You're not dumb, but yes, you were mistaken. You can include rotations in FMC solutions, and they count as zero moves. If you do y2 from WCA scrambling orientation then F becomes blue, R becomes orange, etc. This is part of why it's highly recommended not to write rotations into your solution, because it can be confusing. But that's just advice, not a rule.


----------



## cubeshepherd (May 22, 2018)

bubbagrub said:


> You're not dumb, but yes, you were mistaken. You can include rotations in FMC solutions, and they count as zero moves. If you do y2 from WCA scrambling orientation then F becomes blue, R becomes orange, etc. This is part of why it's highly recommended not to write rotations into your solution, because it can be confusing. But that's just advice, not a rule.

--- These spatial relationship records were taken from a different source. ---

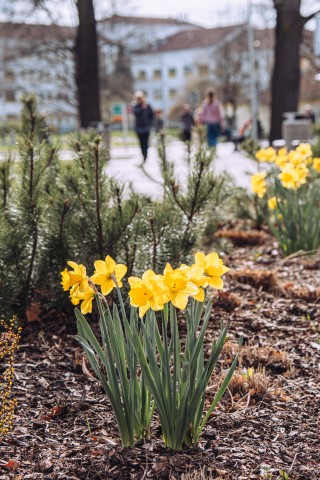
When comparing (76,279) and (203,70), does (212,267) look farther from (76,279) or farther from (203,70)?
(203,70)

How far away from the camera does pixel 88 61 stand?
1948 centimetres

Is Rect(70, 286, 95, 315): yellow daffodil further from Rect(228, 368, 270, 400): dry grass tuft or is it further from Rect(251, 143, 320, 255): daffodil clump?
Rect(251, 143, 320, 255): daffodil clump

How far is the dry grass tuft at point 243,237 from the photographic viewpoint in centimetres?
670

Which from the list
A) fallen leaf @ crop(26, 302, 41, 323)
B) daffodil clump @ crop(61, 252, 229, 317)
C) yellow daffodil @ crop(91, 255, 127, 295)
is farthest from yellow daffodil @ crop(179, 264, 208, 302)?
fallen leaf @ crop(26, 302, 41, 323)

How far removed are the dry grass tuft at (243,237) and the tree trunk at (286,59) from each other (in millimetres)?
11414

I see and thank you very much for explaining that. I think that I might be using that every now and then instead of what I have been doing which is doing algs with green as the front face etc. even OLL algs that start in the B face (meaning that instead of doing R U R' U" etc for a T-perm I have been doing something like L U L' U' it that alg starts in the B face).

Thank you all again for your help and for correcting me in all of this. I do sincerely appreciate it.


----------



## MatsBergsten (May 22, 2018)

Competition Cuber said:


> But... he's sponsored by Cubedepot.


Tell me something more I don't know .
Then perhaps he will not want the gift card, ok...?


----------